Britain, Foreign Affairs, Iraq, Middle East, Politics, Society, Syria, United States

The dismal choices faced in Iraq: averting the worst scenario must be viewed as a priority…

IRAQ

Intro: Iraq is in a quagmire. The options are dismal, but the West cannot reverse the course of events in Iraq by intervening

The West will take some comfort, as well as to most Iraqis that Iraq’s ramshackle armed forces appear to have stalled the advances towards the capital by Sunni jihadists. The fall of Baghdad to the fighters of ISIS would undoubtedly lead to the termination and dissolution of Iraq as a formal state, as well as providing the jihadists and their putative caliphate with a real capital – forcing millions of Iraqi Shia to flee from their homes. It is inconceivable to believe or imagine the Middle East absorbing the shock.

Such an apocalypse has been averted, for now at least, and the Middle East and the wider world will gasp deep breaths of relief. However, even if the makeshift Iraqi forces succeed in containing the ISIS fighters (some 60 miles north of Baghdad) the long term prognosis for the country and for the region remains desperately worrying.

ISIS is in control of much of north and north-west Iraq. Whilst the insurgents may possibly cede the odd frontline town back to Iraqi forces, it will still be in possession of a de facto state composed of large, continuous chunks of Iraq and Syria. The boundaries that the British and French imposed on the Middle East following the end of the First World War seem soon to vanish, with the dismal fate that both will become failed states, much in the same way that Somalia became on the Horn of Africa. The emergence of such vacuums on the map of the world will be hugely destabilising – drawing in and expelling a range of volatile forces and consequences that will be very difficult to deal with.

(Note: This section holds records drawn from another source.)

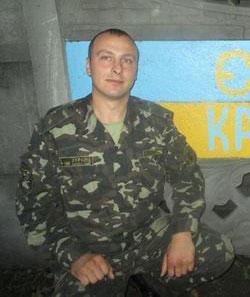 Гарбуз Олександр Валентинович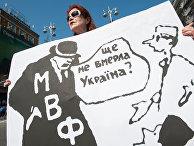 Женщина с плакатом в Киеве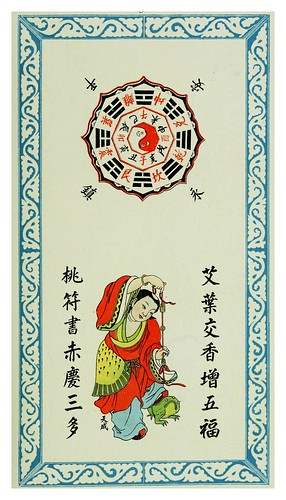 010-La Inmortal Liu-hai esta imagen se coloca en las viviendas para proteccion y buena suerte-Researches into Chinese superstitions (Volume v.9) – Henri Doré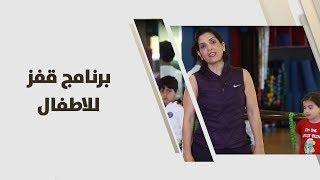 برنامج قفز للاطفال - ريما عامر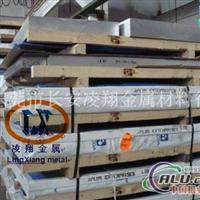5B06耐腐蚀防锈铝合金,铝合金板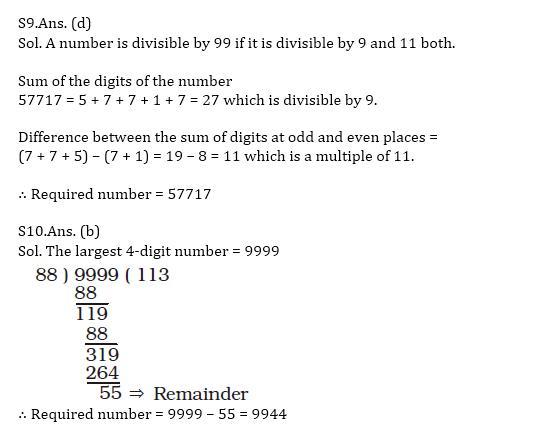 टारगेट SSC CGL | 10,000+ प्रश्न | SSC CGL के लिए गणित के प्रश्न: छियासठवाँ दिन_120.1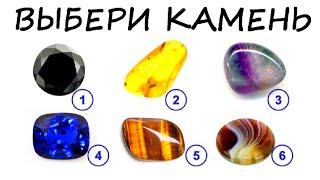 Не пропусти! Важное послание для тебя! Просто выбери камень, который притягивает! Тест!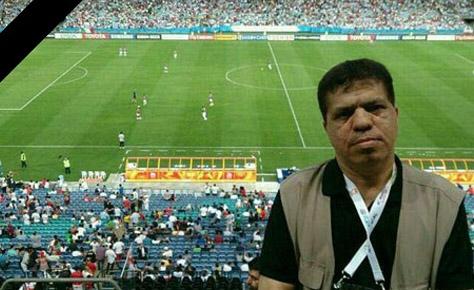 تسلیت هیئت فوتبال بابت درگذشت روزنامه نگار ورزشی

The frontiers of Iraq and Syria were drawn arbitrarily to reflect the temporary interests of British and French colonists. It is quite possible, of course, with events unfolding as they are that both countries were only ever going to be viable under despotic rulers, in which case nothing can be done to prevent them from dissolving in the long term, or stop their embittered and hopelessly alienated Sunnis from creating their own entity out of the debris.

One major and worrying problem is that these countries are unravelling in a completely uncontrolled fashion. Another concern is that the heavily armed insurgents of ISIS have no intention of confining themselves to a medium-sized state based in north-west Iraq and the north-eastern parts of Syria. These extremists are religious imperialists, and their hardened and fierce ideology teaches them that they must expand or die. They will soon turn elsewhere if they are forced to consolidate control over their existing territories. The ethnically and politically fractured kingdom of Jordon surfaces as an obvious candidate for their malevolent attention.

The West, starting with the United States, cannot even hope to reverse the course of events in Iraq by intervening on the ground. President Barack Obama was right to rule out any ground incursion by US troops going back into the country.

That doesn’t mean, however, that the US takes up an observer’s seat as the region descends into ever greater chaos and disorder. Washington should encourage the tentative rapprochement between Saudi Arabia (Sunni) and Iran (Shia), both of which are starting to see just how dangerous the Sunni-Shia power struggle is becoming to each of them. The sectarian divisions and widening conflagration could easily have a tendency to draw in others by default if no attempt is made to harness relations between other countries in the region.

Western countries could also afford to be more generous in helping to address the humanitarian aspects of the latest crisis. The UK, for example, has offered an additional £3m to help tens of thousands of fleeing refugees that have been displaced as a direct result of the advances made by ISIS. Most of these refugees are now camping in Kurdish-controlled areas of northern Iraq. Such a meagre sum, given the plight of many desperate people, is hardly an adequate gesture.

A fortuitous outlook might suggest that the Sunnis in Syria and Iraq turn against their self-styled deliverers at some future point. If that is the hope, then it is vital that the Shia-dominated regime in Baghdad is persuaded to keep the door open to talks about some kind of federal option for the Sunnis, and for the Kurds. True, it may be late in the day for Iraq to even try the federalist option, but just possibly that might be the only option remaining in salvaging some kind of gossamer-thin state from the current mess. The options available are far and few between, none of which look particularly good. Despair cannot be allowed to prevail and is not the answer.